Tepat pada 30 April 2026, kita memperingati 51 tahun berakhirnya Perang Vietnam melalui momen ikonik Kejatuhan Saigon. Peristiwa ini bukan sekadar babak sejarah dan fakta masa lalu, melainkan sebuah studi kasus geopolitik yang masih dipelajari oleh para analis keamanan global hingga hari ini.
Peristiwa 1975 membuktikan bahwa dominasi militer konvensional tidak akan pernah cukup untuk memenangkan hati dan pikiran sebuah bangsa jika fondasi legitimasi politik telah runtuh sepenuhnya.
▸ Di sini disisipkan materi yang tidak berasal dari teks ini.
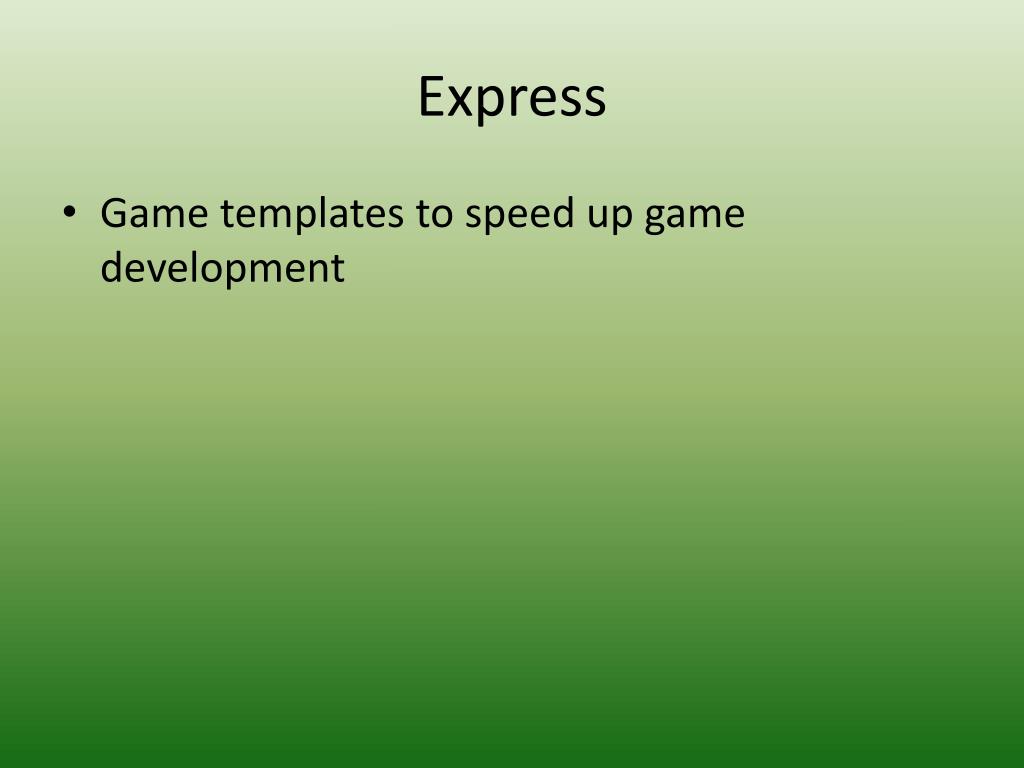 Express

• Game templates to speed up game development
Kejatuhan Saigon menandai titik balik di mana dunia beralih dari bipolaritas Perang Dingin yang kaku menuju dinamika regional yang lebih kompleks. Beberapa poin krusial yang bisa kita tarik meliputi:
Banyak pengamat sejarah cenderung melihat 30 April sebagai 'kematian' sebuah rezim, namun sebenarnya ini adalah tentang adaptasi sebuah bangsa. Sebaiknya kita berhenti melihat sejarah sebagai garis lurus, melainkan sebagai siklus pengambilan keputusan yang berulang. Alih-alih hanya menghafal tanggal, kita perlu menganalisis motif di balik setiap langkah kebijakan yang diambil oleh para pemimpin saat itu.
Sejarah dan fakta menarik seputar 30 April bukan tentang merayakan kekalahan atau kemenangan, melainkan tentang memahami kompleksitas manusia dalam menghadapi krisis. Di tahun 2026 ini, pelajaran dari Saigon mengingatkan kita bahwa stabilitas adalah aset yang harus dirawat dengan diplomasi, bukan sekadar proyeksi kekuatan.